__REQUIREMENTS__. Rewrite the material below as a JSON list of strings, with each line as its own string and blank lines left out.

── DATASET CONTENT ──

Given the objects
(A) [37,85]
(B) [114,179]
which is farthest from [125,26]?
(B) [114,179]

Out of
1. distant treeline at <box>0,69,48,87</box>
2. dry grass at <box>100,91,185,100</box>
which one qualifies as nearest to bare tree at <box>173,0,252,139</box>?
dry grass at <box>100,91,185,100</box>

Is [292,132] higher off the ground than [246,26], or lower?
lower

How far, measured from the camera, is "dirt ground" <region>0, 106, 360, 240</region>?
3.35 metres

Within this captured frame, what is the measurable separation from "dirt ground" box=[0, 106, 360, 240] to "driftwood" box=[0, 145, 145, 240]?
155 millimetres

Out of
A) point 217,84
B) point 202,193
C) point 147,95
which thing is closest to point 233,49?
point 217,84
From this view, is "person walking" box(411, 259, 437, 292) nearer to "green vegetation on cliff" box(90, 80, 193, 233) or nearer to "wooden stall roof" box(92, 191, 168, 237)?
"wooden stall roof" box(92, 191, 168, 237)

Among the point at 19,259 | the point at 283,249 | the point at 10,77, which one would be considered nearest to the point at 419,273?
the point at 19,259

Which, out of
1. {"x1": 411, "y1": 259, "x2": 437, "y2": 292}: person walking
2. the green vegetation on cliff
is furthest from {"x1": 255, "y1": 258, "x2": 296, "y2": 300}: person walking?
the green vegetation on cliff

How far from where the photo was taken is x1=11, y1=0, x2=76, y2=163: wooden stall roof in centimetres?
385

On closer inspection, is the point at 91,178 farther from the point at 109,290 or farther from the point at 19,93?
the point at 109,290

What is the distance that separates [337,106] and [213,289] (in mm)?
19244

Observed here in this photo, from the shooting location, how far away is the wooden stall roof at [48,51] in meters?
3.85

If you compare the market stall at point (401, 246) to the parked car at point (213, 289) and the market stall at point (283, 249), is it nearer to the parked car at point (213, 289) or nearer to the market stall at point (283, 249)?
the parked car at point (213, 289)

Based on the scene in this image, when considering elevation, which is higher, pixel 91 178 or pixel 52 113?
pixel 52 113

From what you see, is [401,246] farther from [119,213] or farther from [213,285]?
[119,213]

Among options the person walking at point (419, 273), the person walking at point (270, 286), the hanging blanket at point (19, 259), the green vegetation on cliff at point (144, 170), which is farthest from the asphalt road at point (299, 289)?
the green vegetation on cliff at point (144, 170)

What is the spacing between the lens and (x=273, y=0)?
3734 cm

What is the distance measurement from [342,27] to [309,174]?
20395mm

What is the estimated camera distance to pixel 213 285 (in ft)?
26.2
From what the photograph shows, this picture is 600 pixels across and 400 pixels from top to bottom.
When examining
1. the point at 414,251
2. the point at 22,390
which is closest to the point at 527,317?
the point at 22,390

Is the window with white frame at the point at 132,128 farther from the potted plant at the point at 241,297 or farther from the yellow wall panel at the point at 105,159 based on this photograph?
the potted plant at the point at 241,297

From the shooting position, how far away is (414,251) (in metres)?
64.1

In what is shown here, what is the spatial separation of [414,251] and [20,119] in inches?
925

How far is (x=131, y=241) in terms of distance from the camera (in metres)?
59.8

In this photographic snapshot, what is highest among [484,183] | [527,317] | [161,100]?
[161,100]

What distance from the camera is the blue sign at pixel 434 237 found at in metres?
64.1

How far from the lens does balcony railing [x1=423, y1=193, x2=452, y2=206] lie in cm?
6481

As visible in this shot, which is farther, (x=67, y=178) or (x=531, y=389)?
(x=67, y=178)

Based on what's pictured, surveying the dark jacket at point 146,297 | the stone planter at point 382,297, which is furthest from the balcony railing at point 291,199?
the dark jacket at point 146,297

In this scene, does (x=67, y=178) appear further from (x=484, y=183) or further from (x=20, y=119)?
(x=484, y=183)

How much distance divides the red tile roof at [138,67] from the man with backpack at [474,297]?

───

__RESPONSE FOR THIS EXERCISE__.
[
  "Given the objects",
  "(A) [37,85]",
  "(B) [114,179]",
  "which is farthest from [125,26]?",
  "(B) [114,179]",
  "Out of",
  "1. distant treeline at <box>0,69,48,87</box>",
  "2. dry grass at <box>100,91,185,100</box>",
  "which one qualifies as nearest to bare tree at <box>173,0,252,139</box>?",
  "dry grass at <box>100,91,185,100</box>",
  "Is [292,132] higher off the ground than [246,26], or lower?",
  "lower",
  "How far, measured from the camera, is \"dirt ground\" <region>0, 106, 360, 240</region>?",
  "3.35 metres",
  "Within this captured frame, what is the measurable separation from \"dirt ground\" box=[0, 106, 360, 240] to \"driftwood\" box=[0, 145, 145, 240]?",
  "155 millimetres",
  "Out of",
  "A) point 217,84",
  "B) point 202,193",
  "C) point 147,95",
  "which thing is closest to point 233,49?",
  "point 217,84",
  "From this view, is \"person walking\" box(411, 259, 437, 292) nearer to \"green vegetation on cliff\" box(90, 80, 193, 233) or nearer to \"wooden stall roof\" box(92, 191, 168, 237)?",
  "\"wooden stall roof\" box(92, 191, 168, 237)",
  "Among the point at 19,259 | the point at 283,249 | the point at 10,77, which one would be considered nearest to the point at 419,273?",
  "the point at 19,259",
  "Which, out of",
  "1. {\"x1\": 411, \"y1\": 259, \"x2\": 437, \"y2\": 292}: person walking",
  "2. the green vegetation on cliff",
  "is furthest from {\"x1\": 255, \"y1\": 258, \"x2\": 296, \"y2\": 300}: person walking?",
  "the green vegetation on cliff",
  "How far from where the photo was taken is x1=11, y1=0, x2=76, y2=163: wooden stall roof in centimetres?",
  "385",
  "On closer inspection, is the point at 91,178 farther from the point at 109,290 or farther from the point at 19,93?",
  "the point at 109,290",
  "What is the distance that separates [337,106] and [213,289] (in mm)?",
  "19244",
  "Observed here in this photo, from the shooting location, how far away is the wooden stall roof at [48,51] in meters?",
  "3.85",
  "If you compare the market stall at point (401, 246) to the parked car at point (213, 289) and the market stall at point (283, 249), is it nearer to the parked car at point (213, 289) or nearer to the market stall at point (283, 249)?",
  "the parked car at point (213, 289)",
  "Based on the scene in this image, when considering elevation, which is higher, pixel 91 178 or pixel 52 113?",
  "pixel 52 113",
  "From what you see, is [401,246] farther from [119,213] or farther from [213,285]?",
  "[119,213]",
  "Among options the person walking at point (419, 273), the person walking at point (270, 286), the hanging blanket at point (19, 259), the green vegetation on cliff at point (144, 170), which is farthest from the asphalt road at point (299, 289)?",
  "the green vegetation on cliff at point (144, 170)",
  "What is the spacing between the lens and (x=273, y=0)?",
  "3734 cm",
  "What is the distance measurement from [342,27] to [309,174]?",
  "20395mm",
  "What is the estimated camera distance to pixel 213 285 (in ft)?",
  "26.2",
  "From what the photograph shows, this picture is 600 pixels across and 400 pixels from top to bottom.",
  "When examining",
  "1. the point at 414,251",
  "2. the point at 22,390",
  "which is closest to the point at 527,317?",
  "the point at 22,390",
  "Is the window with white frame at the point at 132,128 farther from the potted plant at the point at 241,297 or farther from the yellow wall panel at the point at 105,159 based on this photograph?",
  "the potted plant at the point at 241,297",
  "From the shooting position, how far away is (414,251) (in metres)?",
  "64.1",
  "In what is shown here, what is the spatial separation of [414,251] and [20,119] in inches?",
  "925",
  "How far is (x=131, y=241) in terms of distance from the camera (in metres)?",
  "59.8",
  "In this photographic snapshot, what is highest among [484,183] | [527,317] | [161,100]?",
  "[161,100]",
  "What distance from the camera is the blue sign at pixel 434 237 found at in metres?",
  "64.1",
  "How far from the lens does balcony railing [x1=423, y1=193, x2=452, y2=206] lie in cm?",
  "6481",
  "As visible in this shot, which is farther, (x=67, y=178) or (x=531, y=389)?",
  "(x=67, y=178)",
  "Based on what's pictured, surveying the dark jacket at point 146,297 | the stone planter at point 382,297, which is furthest from the balcony railing at point 291,199?",
  "the dark jacket at point 146,297",
  "In this scene, does (x=67, y=178) appear further from (x=484, y=183) or further from (x=20, y=119)?",
  "(x=484, y=183)",
  "How much distance divides the red tile roof at [138,67] from the man with backpack at [474,297]?"
]